[Spatial reasoning question data]
--- Begin ---

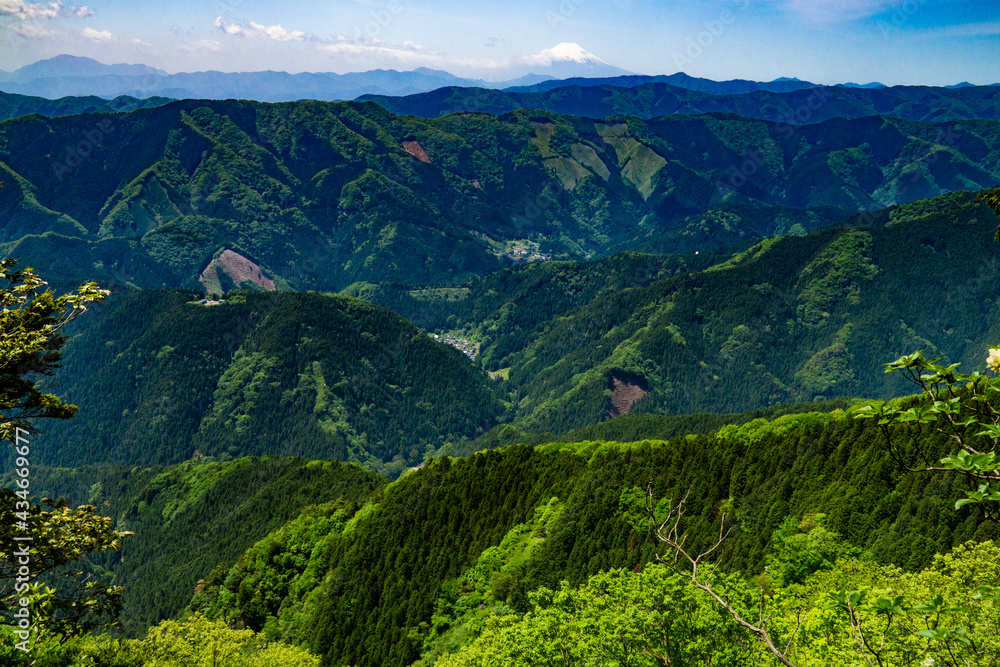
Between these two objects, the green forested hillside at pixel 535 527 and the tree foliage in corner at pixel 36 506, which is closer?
the tree foliage in corner at pixel 36 506

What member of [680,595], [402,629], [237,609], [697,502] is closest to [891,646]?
[680,595]

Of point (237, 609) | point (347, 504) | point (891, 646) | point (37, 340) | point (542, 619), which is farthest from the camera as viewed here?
point (347, 504)

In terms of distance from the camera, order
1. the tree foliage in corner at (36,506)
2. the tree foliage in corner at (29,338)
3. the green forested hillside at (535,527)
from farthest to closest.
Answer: the green forested hillside at (535,527) < the tree foliage in corner at (36,506) < the tree foliage in corner at (29,338)

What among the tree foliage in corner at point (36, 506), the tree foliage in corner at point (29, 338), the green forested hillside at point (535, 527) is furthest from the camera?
the green forested hillside at point (535, 527)

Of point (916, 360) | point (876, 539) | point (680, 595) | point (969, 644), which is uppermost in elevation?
point (916, 360)

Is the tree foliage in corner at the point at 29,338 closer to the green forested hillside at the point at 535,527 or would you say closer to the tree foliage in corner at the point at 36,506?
the tree foliage in corner at the point at 36,506

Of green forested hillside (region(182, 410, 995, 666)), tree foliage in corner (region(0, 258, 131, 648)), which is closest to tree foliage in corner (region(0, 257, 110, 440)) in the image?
tree foliage in corner (region(0, 258, 131, 648))

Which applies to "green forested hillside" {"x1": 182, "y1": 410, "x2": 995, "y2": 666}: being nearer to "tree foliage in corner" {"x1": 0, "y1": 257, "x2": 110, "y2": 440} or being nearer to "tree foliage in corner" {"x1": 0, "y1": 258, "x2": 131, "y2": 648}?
"tree foliage in corner" {"x1": 0, "y1": 258, "x2": 131, "y2": 648}

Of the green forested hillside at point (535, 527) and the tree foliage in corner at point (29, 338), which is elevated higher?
the tree foliage in corner at point (29, 338)

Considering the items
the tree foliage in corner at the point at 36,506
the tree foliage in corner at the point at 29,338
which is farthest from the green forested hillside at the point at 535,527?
the tree foliage in corner at the point at 29,338

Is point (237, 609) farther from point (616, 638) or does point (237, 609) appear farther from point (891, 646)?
point (891, 646)
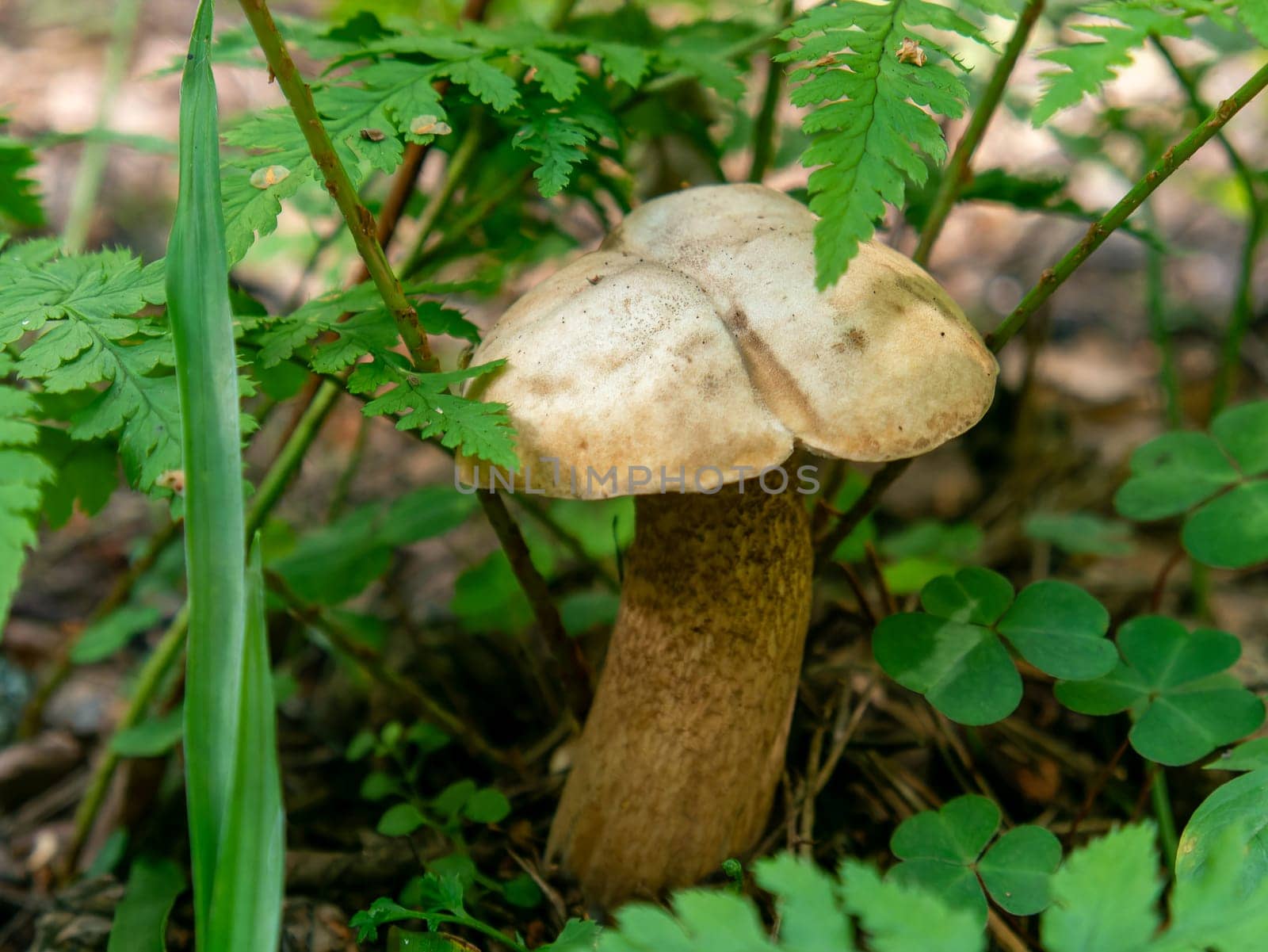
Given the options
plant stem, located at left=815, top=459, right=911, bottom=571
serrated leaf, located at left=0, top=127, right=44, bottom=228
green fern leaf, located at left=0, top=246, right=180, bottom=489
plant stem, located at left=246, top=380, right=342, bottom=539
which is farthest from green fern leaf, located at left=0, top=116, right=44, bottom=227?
plant stem, located at left=815, top=459, right=911, bottom=571

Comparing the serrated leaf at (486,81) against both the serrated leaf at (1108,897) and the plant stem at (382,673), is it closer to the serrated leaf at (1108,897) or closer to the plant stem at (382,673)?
the plant stem at (382,673)

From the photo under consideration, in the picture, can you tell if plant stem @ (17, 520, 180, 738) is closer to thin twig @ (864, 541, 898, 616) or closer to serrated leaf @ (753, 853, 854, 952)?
thin twig @ (864, 541, 898, 616)

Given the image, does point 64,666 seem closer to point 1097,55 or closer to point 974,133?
point 974,133

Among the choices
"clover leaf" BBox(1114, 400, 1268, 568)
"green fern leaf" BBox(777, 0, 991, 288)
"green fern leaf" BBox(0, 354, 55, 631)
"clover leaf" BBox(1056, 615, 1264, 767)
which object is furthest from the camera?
"clover leaf" BBox(1114, 400, 1268, 568)

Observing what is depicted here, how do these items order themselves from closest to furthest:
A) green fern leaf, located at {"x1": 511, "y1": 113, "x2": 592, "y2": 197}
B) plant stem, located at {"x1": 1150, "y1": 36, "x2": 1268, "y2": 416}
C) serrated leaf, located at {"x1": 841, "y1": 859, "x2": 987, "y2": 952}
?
serrated leaf, located at {"x1": 841, "y1": 859, "x2": 987, "y2": 952} → green fern leaf, located at {"x1": 511, "y1": 113, "x2": 592, "y2": 197} → plant stem, located at {"x1": 1150, "y1": 36, "x2": 1268, "y2": 416}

--- End ---

> The request
Reproduce all of the material above verbatim, omitting the pictures from your transcription.

> Output below
Between these two objects, the green forested hillside at pixel 535 527 and the tree foliage in corner at pixel 36 506, which is closer?
the tree foliage in corner at pixel 36 506

What member of [680,595], [402,629], [237,609], [697,502] is closest to [891,646]?
[680,595]

Of point (237, 609) | point (347, 504) | point (891, 646) | point (37, 340) | point (542, 619), which is farthest from the camera as viewed here?
point (347, 504)

In terms of distance from the camera, order
1. the tree foliage in corner at (36,506)
2. the tree foliage in corner at (29,338)
3. the green forested hillside at (535,527)
from farthest to closest.
Answer: the green forested hillside at (535,527) < the tree foliage in corner at (36,506) < the tree foliage in corner at (29,338)

What among the tree foliage in corner at point (36, 506), the tree foliage in corner at point (29, 338), the green forested hillside at point (535, 527) is furthest from the camera?
the green forested hillside at point (535, 527)

Of point (916, 360) | point (876, 539) | point (680, 595) | point (969, 644), which is uppermost in elevation?
point (916, 360)

Is the tree foliage in corner at the point at 29,338 closer to the green forested hillside at the point at 535,527 or would you say closer to the tree foliage in corner at the point at 36,506?
the tree foliage in corner at the point at 36,506

Of green forested hillside (region(182, 410, 995, 666)), tree foliage in corner (region(0, 258, 131, 648)), which is closest to tree foliage in corner (region(0, 257, 110, 440)) in the image?
tree foliage in corner (region(0, 258, 131, 648))

Which applies to "green forested hillside" {"x1": 182, "y1": 410, "x2": 995, "y2": 666}: being nearer to "tree foliage in corner" {"x1": 0, "y1": 257, "x2": 110, "y2": 440} or being nearer to "tree foliage in corner" {"x1": 0, "y1": 258, "x2": 131, "y2": 648}?
"tree foliage in corner" {"x1": 0, "y1": 258, "x2": 131, "y2": 648}

Of the green forested hillside at point (535, 527) and the tree foliage in corner at point (29, 338), which is elevated higher?
the tree foliage in corner at point (29, 338)

Considering the items
the tree foliage in corner at the point at 36,506
the tree foliage in corner at the point at 29,338
which is farthest from the green forested hillside at the point at 535,527?
the tree foliage in corner at the point at 29,338

Is point (237, 609) farther from point (616, 638) or does point (237, 609) appear farther from point (891, 646)?
point (891, 646)
Given the options
plant stem, located at left=815, top=459, right=911, bottom=571
serrated leaf, located at left=0, top=127, right=44, bottom=228
green fern leaf, located at left=0, top=246, right=180, bottom=489
plant stem, located at left=246, top=380, right=342, bottom=539
which is farthest from green fern leaf, located at left=0, top=116, right=44, bottom=227?
plant stem, located at left=815, top=459, right=911, bottom=571

Comparing the serrated leaf at (486,81) against both the serrated leaf at (1108,897) and the plant stem at (382,673), is it closer to the serrated leaf at (1108,897) or closer to the plant stem at (382,673)?
the plant stem at (382,673)

From the photo under consideration, in the picture, can you tell if plant stem @ (17, 520, 180, 738) is closer to thin twig @ (864, 541, 898, 616) or closer to serrated leaf @ (753, 853, 854, 952)?
thin twig @ (864, 541, 898, 616)

Given the image, does point 64,666 seem closer to point 1097,55 or closer to point 974,133?
point 974,133

Among the choices
"clover leaf" BBox(1114, 400, 1268, 568)
"green fern leaf" BBox(777, 0, 991, 288)
"green fern leaf" BBox(0, 354, 55, 631)
"clover leaf" BBox(1056, 615, 1264, 767)
which object is furthest from the camera?
"clover leaf" BBox(1114, 400, 1268, 568)

Observing what is depicted here, how do these items order themselves from closest to furthest:
A) green fern leaf, located at {"x1": 511, "y1": 113, "x2": 592, "y2": 197}
B) plant stem, located at {"x1": 1150, "y1": 36, "x2": 1268, "y2": 416}
C) serrated leaf, located at {"x1": 841, "y1": 859, "x2": 987, "y2": 952}
?
serrated leaf, located at {"x1": 841, "y1": 859, "x2": 987, "y2": 952} → green fern leaf, located at {"x1": 511, "y1": 113, "x2": 592, "y2": 197} → plant stem, located at {"x1": 1150, "y1": 36, "x2": 1268, "y2": 416}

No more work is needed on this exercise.